**DIRECTIONS FOR THIS TASK**
Continue the passage on the phylogenetic analysis of the A. vastus collagen, starting after its final sentence.

**TEXT FOR ANALYSIS**

━━━━━━━━━━━━━━━━

The highest similarity score of the A. vastus collagen was determined with the type IV collagen alpha 1 chain precursor from Hydra vulgaris, showing a “expect value” (Coligan et al. 1998) of 4×e−42. Similar high scores existed for other metazoan collagen sequences. For the phylogenetic analysis, the sequences with the highest similarities to the A. vastus collagen were selected not only from Hydra, but also from human (alpha 1 chain-like collagen precursor), Drosophila melanogaster (collagen type IV), Caenorhabditis elegans (collagen alpha-2 chain precursor), and the two S. domuncula sequences (collagen1 and collagen2; Fig. 10b). No collagen sequences were identified in non-metazoan organisms. After alignment of these sequences, the slanted tree was constructed and rooted with the A. vastus sequence as the outgroup. The Hydra sequence fell into one branch, together with the collagens from the protostomians D. melanogaster and C. elegans, whereas the two collagens from S. domuncula clustered together with the human sequence (Fig. 10b).

━━━━━━━━━━━━━━━━

Saved data entries:

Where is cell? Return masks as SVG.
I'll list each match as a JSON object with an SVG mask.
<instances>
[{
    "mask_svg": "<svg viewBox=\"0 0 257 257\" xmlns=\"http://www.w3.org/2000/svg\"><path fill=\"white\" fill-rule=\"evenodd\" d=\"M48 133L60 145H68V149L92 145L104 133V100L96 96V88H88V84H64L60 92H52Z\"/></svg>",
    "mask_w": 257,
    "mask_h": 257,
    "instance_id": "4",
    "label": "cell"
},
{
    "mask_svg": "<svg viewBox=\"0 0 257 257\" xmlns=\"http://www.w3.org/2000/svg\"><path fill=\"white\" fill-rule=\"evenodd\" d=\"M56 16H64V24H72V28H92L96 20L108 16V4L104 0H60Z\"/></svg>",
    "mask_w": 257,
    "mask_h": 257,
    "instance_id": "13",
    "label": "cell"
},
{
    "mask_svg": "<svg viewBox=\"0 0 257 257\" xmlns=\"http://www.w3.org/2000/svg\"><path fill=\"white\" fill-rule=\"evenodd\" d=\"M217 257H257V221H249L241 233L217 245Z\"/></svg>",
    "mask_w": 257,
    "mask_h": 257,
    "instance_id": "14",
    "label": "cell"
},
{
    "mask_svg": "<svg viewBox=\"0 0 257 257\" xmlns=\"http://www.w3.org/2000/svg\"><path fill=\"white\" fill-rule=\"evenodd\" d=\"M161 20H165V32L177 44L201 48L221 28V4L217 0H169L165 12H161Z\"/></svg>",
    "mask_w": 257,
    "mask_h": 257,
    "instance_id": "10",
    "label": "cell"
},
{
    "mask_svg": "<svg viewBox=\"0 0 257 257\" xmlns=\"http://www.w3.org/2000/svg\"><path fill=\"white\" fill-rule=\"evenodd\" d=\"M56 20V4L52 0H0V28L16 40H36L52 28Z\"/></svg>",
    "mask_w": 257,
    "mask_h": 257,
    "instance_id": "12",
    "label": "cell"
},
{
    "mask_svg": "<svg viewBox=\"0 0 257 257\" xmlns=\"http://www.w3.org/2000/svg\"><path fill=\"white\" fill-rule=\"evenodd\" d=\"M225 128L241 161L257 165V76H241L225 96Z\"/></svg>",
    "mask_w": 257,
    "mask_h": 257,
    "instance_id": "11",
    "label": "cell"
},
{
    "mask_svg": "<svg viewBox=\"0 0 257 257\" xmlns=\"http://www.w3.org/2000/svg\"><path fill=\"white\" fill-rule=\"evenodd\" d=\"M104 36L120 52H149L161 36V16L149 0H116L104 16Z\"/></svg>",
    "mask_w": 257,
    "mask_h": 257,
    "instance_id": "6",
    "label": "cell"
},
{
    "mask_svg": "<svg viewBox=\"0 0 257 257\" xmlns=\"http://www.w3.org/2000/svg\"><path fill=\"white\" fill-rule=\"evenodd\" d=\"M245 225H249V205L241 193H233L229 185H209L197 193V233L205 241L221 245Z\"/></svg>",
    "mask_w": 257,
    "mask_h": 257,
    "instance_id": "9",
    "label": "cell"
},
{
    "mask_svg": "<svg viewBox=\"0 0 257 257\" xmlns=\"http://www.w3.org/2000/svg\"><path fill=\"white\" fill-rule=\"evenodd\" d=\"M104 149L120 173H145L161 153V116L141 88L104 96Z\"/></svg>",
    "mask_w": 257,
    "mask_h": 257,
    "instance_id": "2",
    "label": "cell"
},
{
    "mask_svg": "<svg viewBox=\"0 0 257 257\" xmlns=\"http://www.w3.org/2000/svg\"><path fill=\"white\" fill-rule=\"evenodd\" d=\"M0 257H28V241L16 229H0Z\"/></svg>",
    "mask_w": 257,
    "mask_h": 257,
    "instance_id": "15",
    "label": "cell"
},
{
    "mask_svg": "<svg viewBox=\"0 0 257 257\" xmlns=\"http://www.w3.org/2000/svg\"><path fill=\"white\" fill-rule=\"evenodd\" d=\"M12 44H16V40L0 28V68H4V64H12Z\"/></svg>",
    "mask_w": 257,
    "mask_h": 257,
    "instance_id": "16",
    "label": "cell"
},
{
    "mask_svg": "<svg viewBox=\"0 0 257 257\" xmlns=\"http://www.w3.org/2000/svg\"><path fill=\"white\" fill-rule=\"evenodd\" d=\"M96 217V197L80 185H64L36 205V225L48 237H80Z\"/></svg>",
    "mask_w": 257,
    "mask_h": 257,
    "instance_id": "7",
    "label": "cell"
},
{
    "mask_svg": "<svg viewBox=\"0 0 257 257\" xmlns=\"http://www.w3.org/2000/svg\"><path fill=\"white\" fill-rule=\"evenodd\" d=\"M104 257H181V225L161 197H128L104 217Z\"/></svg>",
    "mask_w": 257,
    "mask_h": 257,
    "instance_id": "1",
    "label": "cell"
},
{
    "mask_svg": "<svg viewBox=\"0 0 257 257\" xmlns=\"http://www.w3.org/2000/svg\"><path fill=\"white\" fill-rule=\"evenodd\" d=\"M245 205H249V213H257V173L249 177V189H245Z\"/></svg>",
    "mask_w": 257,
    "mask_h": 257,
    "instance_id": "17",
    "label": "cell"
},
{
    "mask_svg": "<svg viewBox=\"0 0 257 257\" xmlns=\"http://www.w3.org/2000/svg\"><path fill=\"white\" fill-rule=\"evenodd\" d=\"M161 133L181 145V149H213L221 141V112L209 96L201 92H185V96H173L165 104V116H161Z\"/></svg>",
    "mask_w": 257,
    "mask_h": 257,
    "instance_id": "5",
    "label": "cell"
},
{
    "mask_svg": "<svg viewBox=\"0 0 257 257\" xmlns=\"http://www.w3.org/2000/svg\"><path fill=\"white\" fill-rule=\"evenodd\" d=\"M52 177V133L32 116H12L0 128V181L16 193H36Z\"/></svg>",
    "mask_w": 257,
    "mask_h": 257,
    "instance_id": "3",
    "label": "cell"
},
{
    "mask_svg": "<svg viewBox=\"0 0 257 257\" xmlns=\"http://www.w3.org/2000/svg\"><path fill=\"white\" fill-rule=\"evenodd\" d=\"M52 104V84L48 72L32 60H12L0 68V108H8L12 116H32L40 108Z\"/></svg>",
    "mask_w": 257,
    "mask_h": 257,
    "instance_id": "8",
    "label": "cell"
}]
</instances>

━━━━━━━━━━━━━━━━

**OUTPUT OF THE EXERCISE**
At present, the marine environment is relatively poor in silicon concentration, ranging from 3 μM at the surface to 180 μM in deep water (Maldonado et al. 1999). However, sponges are provided, as has been shown in the siliceous demosponge S. domuncula, with a transporter system for silica uptake; this probably involves a Na+/HCO3 [Si(OH)4] (NBCSA) cotransporter (Schröder et al. 2004a). The higher concentration of silicon/silica in the deep sea can be postulated as facilitating and allowing the formation of giant siliceous sponges, with the 3-m-high M. chuni being a good example. The major skeletal elements of these sponges are the giant basal spicules that reach a size of 3 m and a diameter of up to 7 mm (see above). These large spicules might allow the animals to maintain a siutable distance from the muddy ground on which they live (Schulze 1904). Stony corals are sometimes found on these spicules (Schulze 1904) suggesting a mutualistic (at least) symbiotic relationship. Recent molecular biological studies have revealed that the siliceous demosponges are provided with the genetic “toolkit” to construct these skeletal elements, the spicules, functional animals being composed of differentiated cells that interact in a tissue-like manner and that allow the formation of a body plan (Müller et al. 2004; Müller 2005; Pilcher 2005). M. chuni is a siliceous sponge, belonging to the phylogenetically oldest Poriferan class, the Hexactinellida (Kruse et al. 1997).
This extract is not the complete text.